Modelling Phytoplankton Blooms and the Resulting Biophysical Feedbacks within an Antarctic Coastal Polynya.

Recent studies have offered contrasting conclusions as to the primary physical driver of high net primary productivity (NPP) in coastal polynyas around Antarctica. Arrigo et al. (2015) show a correlation with ice shelf melt rate and thus supply of iron. Meanwhile Park et al. (2017), in comparing two adjacent polynyas, attribute the difference in their productivity to cloud cover and the resulting differences in surface irradiance. Determining the controls on NPP in these polynyas is important as collectively they feedback significantly onto global climate via air-sea exchanges of carbon. However the presence of large quantities of chlorophyll at and near the ocean surface during the spring bloom also has the potential to have more localised, shorter time-scale effects on the cryosphere.

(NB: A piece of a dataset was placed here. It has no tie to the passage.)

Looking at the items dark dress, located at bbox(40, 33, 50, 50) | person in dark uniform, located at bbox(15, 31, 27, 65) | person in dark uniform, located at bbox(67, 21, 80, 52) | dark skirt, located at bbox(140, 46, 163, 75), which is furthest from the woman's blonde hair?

In this work the Biology Light Iron Nutrients and Gases model (BLING) (Galbraith et al. 2010) and MITgcm are used in an idealised domain to model the physics and biology of the Amundsen Sea Polynya, West Antarctica. A slab ice shelf with melting forced by ocean temperature is used to drive an overturning circulation (meltwater pump) and to supply the polynya with iron; light limitation is controlled primarily by the seasonal cycle in surface irradiance and by the modelled sea ice distribution. BLING is modified by adding an online chlorophyll-dependence into the attenuation coefficients in each grid cell (Manizza et al. 2005), with a decrease in annual NPP observed due to self-shading of photosynthetically available radiation (PAR). Then a new subroutine in MITgcm is implemented to allow this dynamic light field to alter the distribution of heating in the upper ocean. Thus for the first time biogeochemical processes in BLING feed back onto the physics of MITgcm, with the potential to impact both sea ice extent and the supply of freshwater from the ice shelf to the polynya.